Directions: Every entry is to be copied exactly as written, and the pictures are to be skipped.

Records to process:
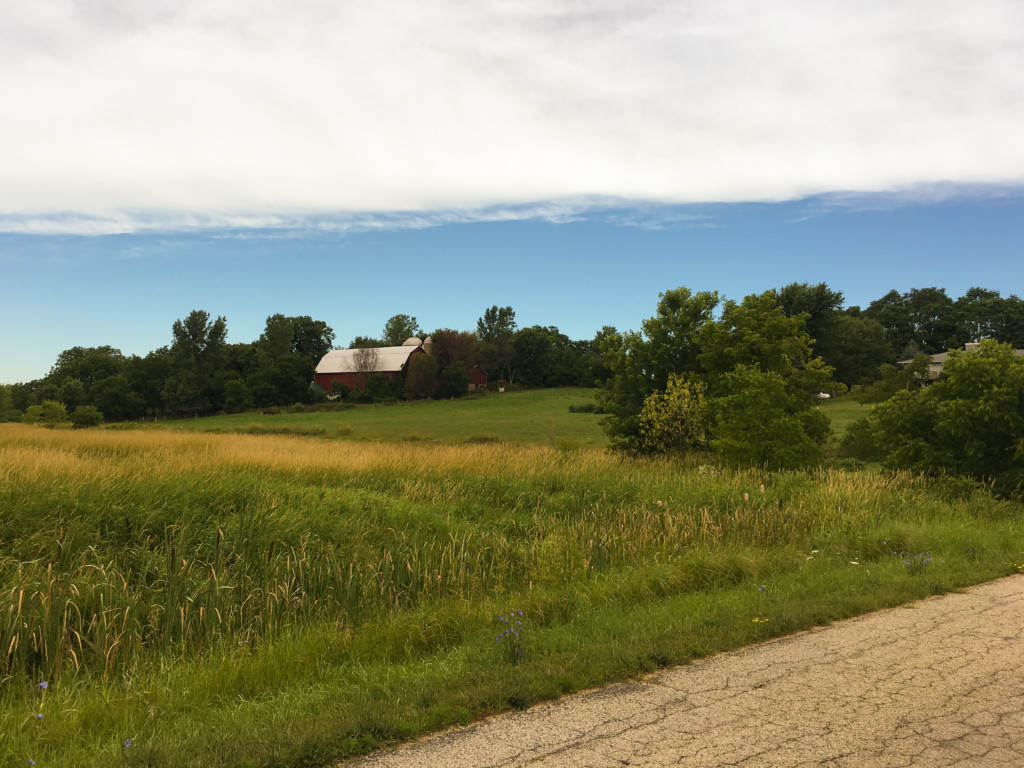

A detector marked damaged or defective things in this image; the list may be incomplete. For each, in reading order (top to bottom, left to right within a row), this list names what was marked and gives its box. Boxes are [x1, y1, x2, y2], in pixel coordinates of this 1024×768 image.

cracked asphalt road [346, 576, 1024, 768]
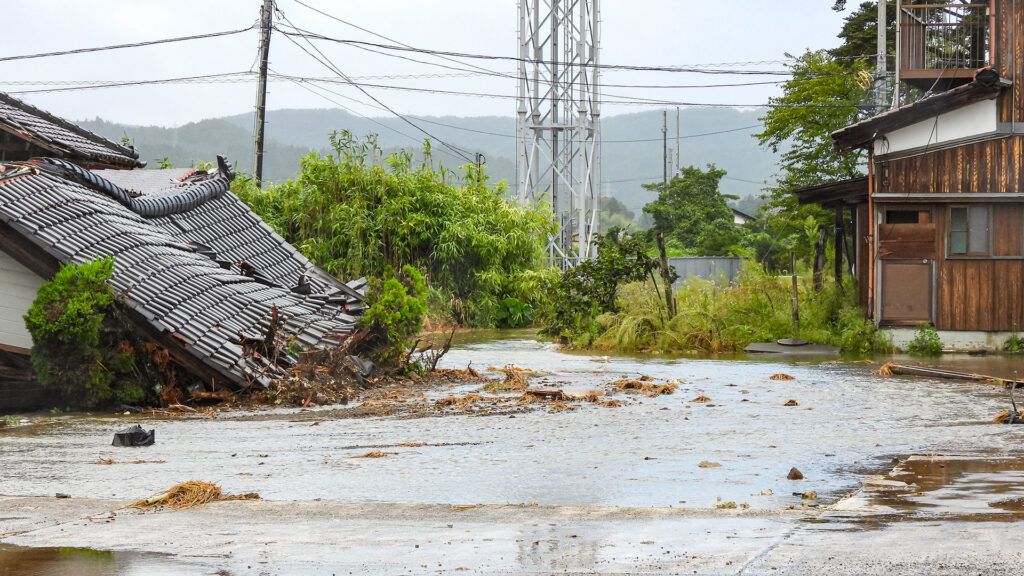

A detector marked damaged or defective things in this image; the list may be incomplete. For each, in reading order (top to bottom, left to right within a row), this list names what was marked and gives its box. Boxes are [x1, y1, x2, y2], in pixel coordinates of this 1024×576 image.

damaged structure [0, 91, 368, 410]
damaged structure [800, 0, 1024, 352]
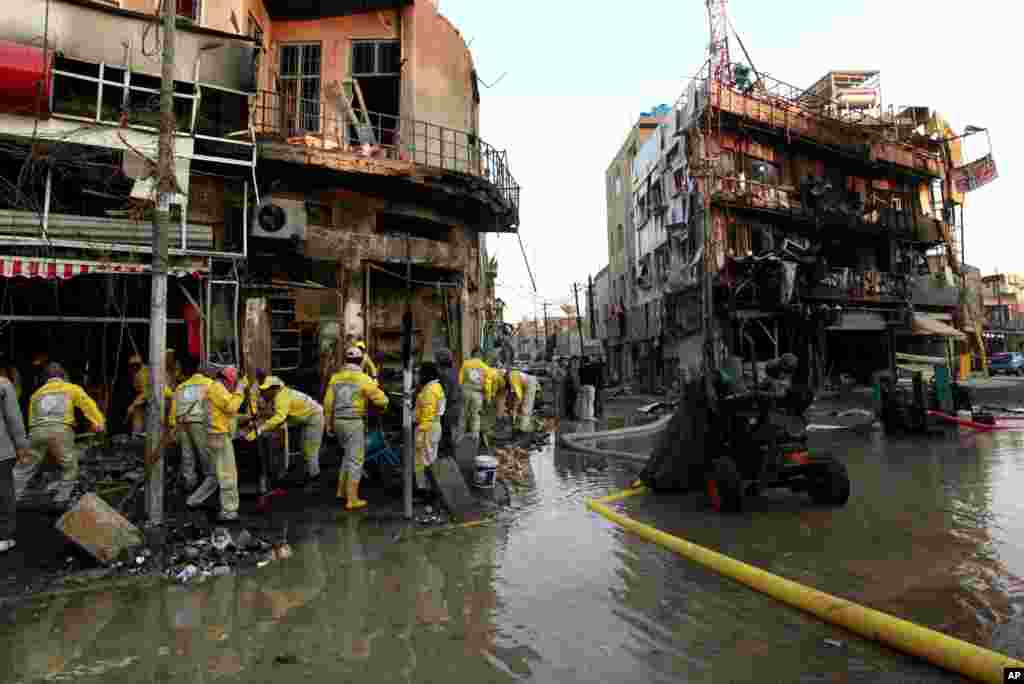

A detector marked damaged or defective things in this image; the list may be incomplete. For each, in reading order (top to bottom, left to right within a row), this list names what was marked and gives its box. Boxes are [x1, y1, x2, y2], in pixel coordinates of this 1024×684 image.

fire-damaged building [0, 0, 516, 491]
broken window [280, 44, 323, 133]
fire-damaged building [643, 66, 995, 387]
broken concrete slab [55, 493, 145, 565]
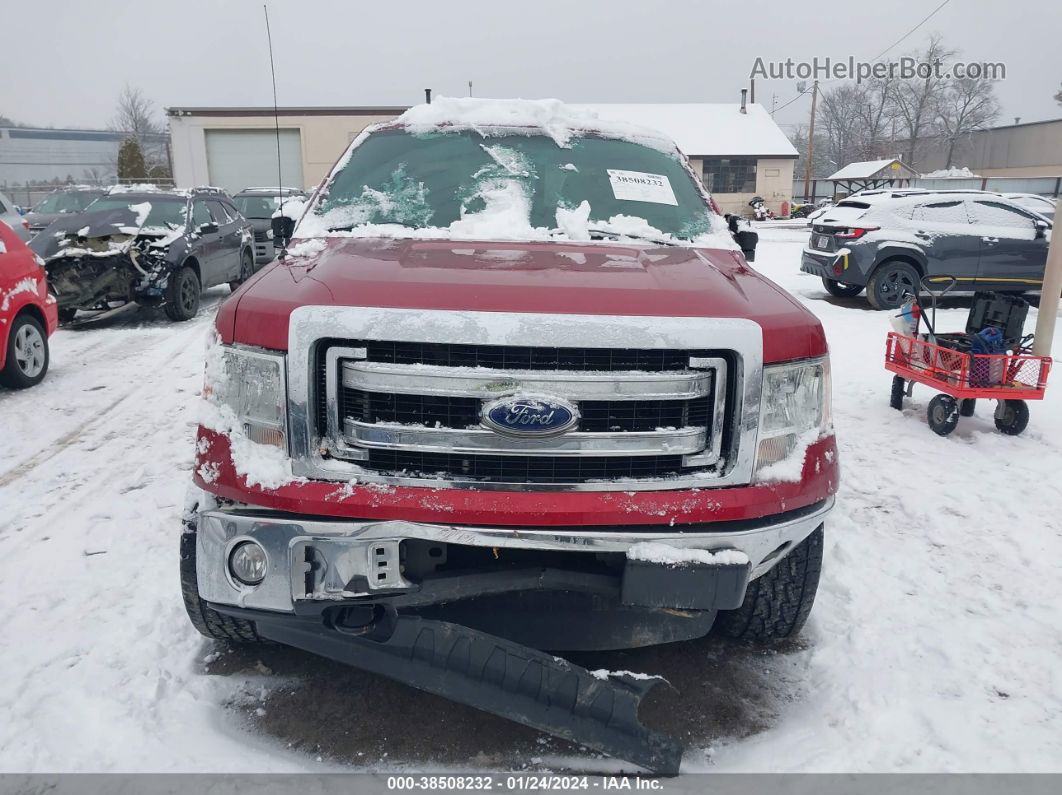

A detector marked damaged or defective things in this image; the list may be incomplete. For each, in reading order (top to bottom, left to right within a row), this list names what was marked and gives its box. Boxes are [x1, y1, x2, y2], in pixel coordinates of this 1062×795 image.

damaged black sedan [34, 188, 255, 322]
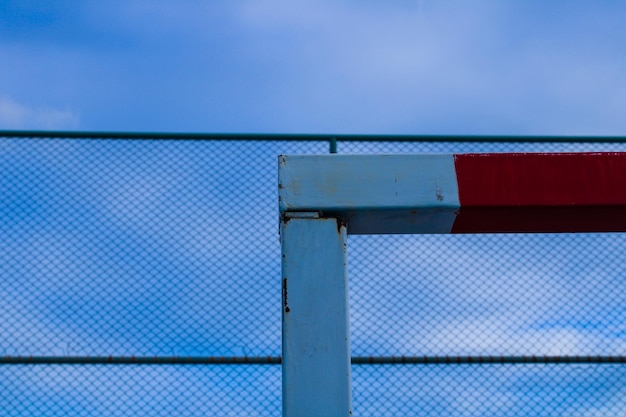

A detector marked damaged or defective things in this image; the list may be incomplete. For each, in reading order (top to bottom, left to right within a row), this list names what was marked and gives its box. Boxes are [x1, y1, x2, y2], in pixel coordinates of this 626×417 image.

chipped paint on post [280, 214, 348, 416]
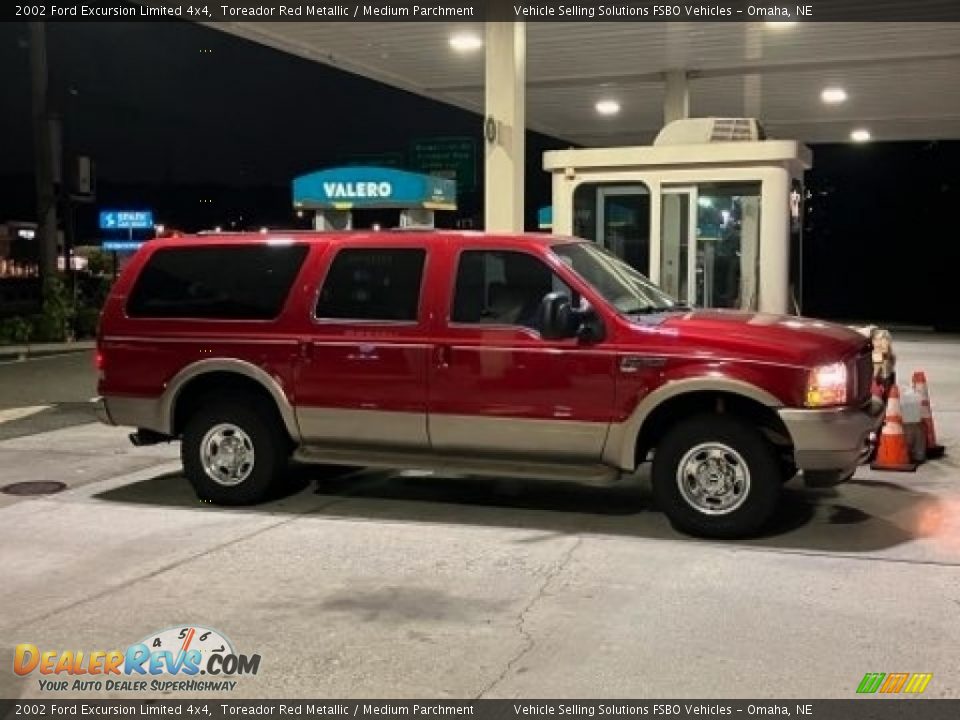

Reply:
A detector marked damaged or defective things in this image; the list may be incomplete. For each, in reading order (top to bottom, left to right within a row), this list names what was marked and gives its box. Boxes are [x1, y1, x2, y2], in pixel coordinates of this 1024×768 image.

cracked asphalt road [346, 576, 1024, 768]

A detector marked damaged or defective things in this image; the list may be incomplete. For each, in reading order (top to bottom, left to right within a row), this list names what was marked and gives its box. Boxes are [x1, y1, x2, y2], in pixel coordinates of this 1024×576 image.

damaged structure [0, 91, 368, 410]
damaged structure [800, 0, 1024, 352]

A detector marked damaged or defective things in this image; the list may be incomplete. For each, in reading order (top to bottom, left to right within a row), this list names what was marked and gives its box. Boxes are [x1, y1, x2, y2], in pixel coordinates of this 1024×684 image.

fire-damaged building [0, 0, 516, 491]
broken window [280, 44, 323, 133]
fire-damaged building [643, 66, 995, 387]
broken concrete slab [55, 493, 145, 565]

A detector marked damaged or defective things in this image; the list may be incomplete. For each, in reading order (top to bottom, left to right within a row), this list names what was marked and gives its box. Boxes are [x1, y1, x2, y2], in pixel coordinates of this 1062×795 image.

damaged black sedan [34, 188, 255, 322]

A detector marked damaged or defective things in this image; the list may be incomplete. For each, in reading order (top to bottom, left to right within a row), this list names what was marked and gives its box. Boxes are [x1, y1, x2, y2], in pixel coordinates of this 626×417 image.

chipped paint on post [280, 214, 348, 416]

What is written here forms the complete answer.